**WORK INSTRUCTIONS**
The word "Systems" marks the lines to keep; find each one in the data and copy it.

**RAW DATA**

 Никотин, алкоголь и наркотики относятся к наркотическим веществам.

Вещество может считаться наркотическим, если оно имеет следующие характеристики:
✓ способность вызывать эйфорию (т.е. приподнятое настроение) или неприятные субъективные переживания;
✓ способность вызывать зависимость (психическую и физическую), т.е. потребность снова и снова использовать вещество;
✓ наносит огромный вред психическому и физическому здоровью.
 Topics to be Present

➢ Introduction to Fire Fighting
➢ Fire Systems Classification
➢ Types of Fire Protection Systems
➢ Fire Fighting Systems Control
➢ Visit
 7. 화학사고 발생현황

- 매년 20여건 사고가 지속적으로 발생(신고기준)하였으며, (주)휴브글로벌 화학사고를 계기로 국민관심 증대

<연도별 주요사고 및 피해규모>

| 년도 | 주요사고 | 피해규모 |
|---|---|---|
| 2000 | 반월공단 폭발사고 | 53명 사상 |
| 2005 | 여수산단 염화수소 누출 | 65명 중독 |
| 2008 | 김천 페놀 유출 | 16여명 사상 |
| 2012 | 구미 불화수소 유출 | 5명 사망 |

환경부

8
* * *
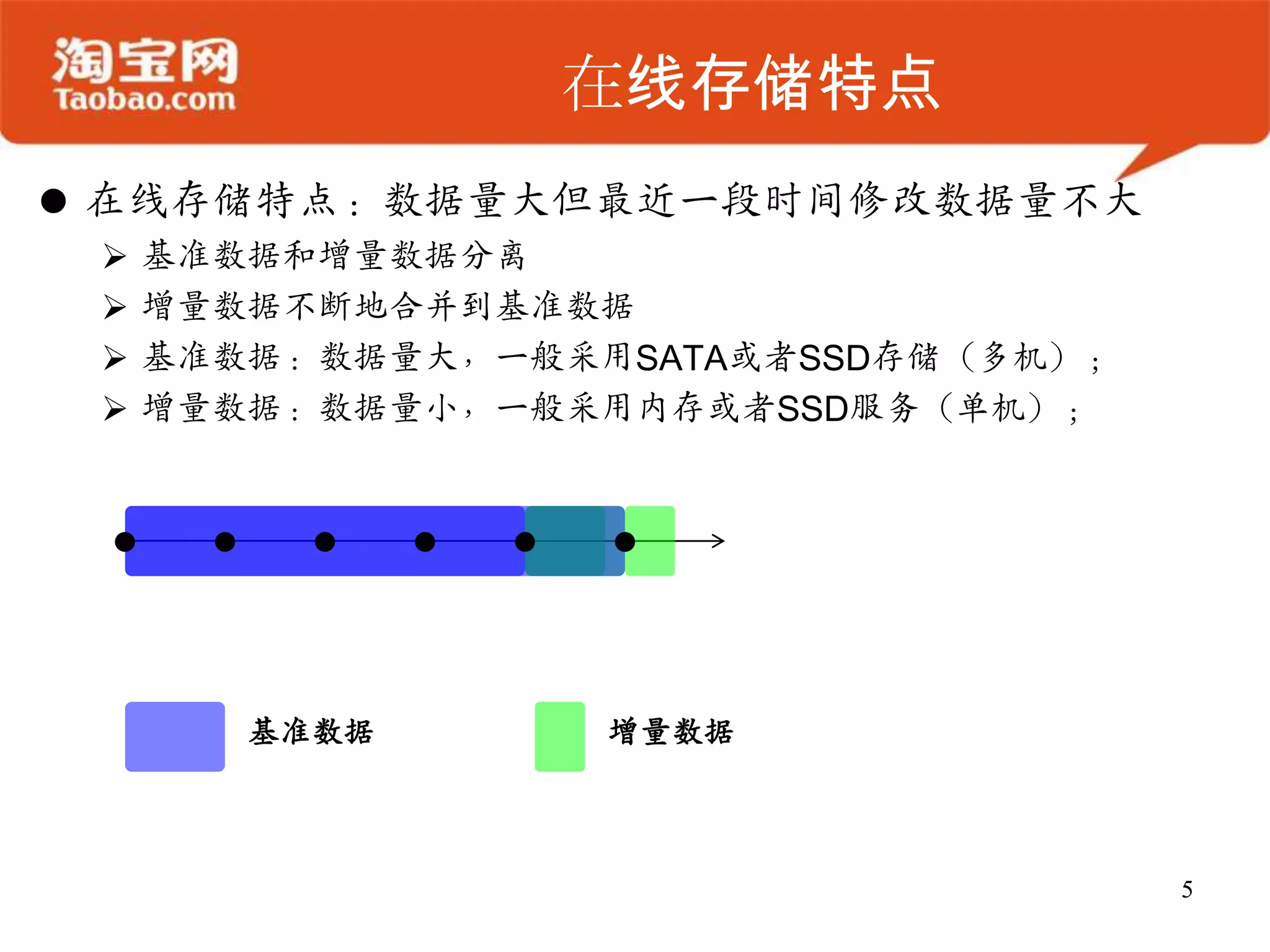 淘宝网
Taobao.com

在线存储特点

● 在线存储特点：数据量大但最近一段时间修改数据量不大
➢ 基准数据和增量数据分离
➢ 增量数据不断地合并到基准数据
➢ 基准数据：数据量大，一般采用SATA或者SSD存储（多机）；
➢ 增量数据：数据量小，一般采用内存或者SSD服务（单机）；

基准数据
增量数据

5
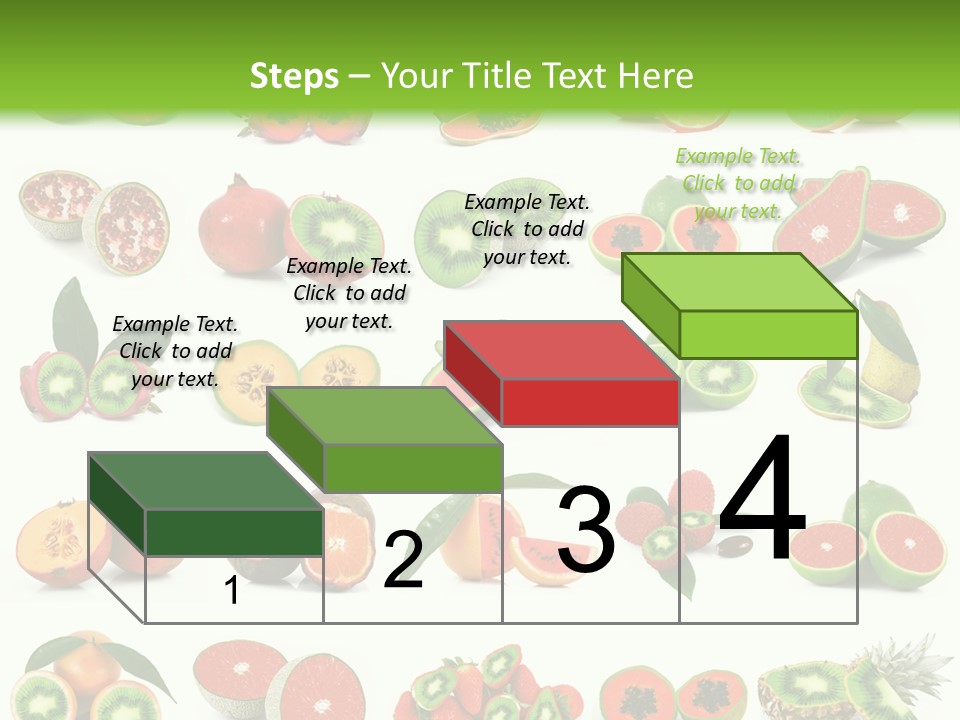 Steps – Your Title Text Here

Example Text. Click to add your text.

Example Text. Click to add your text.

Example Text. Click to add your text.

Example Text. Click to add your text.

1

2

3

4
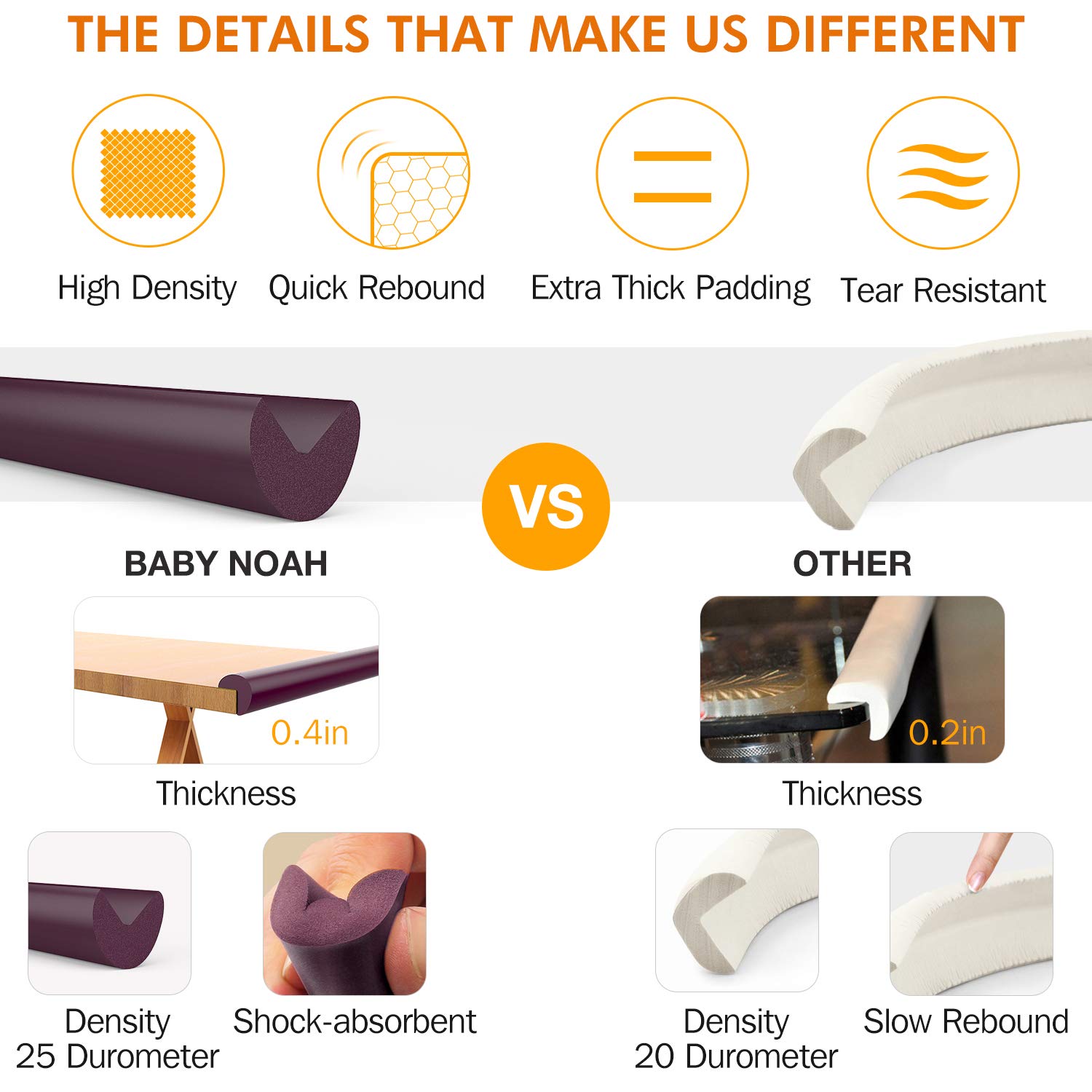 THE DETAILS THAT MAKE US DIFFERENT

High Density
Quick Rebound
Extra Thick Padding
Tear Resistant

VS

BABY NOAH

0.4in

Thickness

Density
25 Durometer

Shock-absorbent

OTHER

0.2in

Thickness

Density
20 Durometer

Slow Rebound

**SOLUTION FOR THIS EXERCISE**
➢ Fire Systems Classification
➢ Types of Fire Protection Systems
➢ Fire Fighting Systems Control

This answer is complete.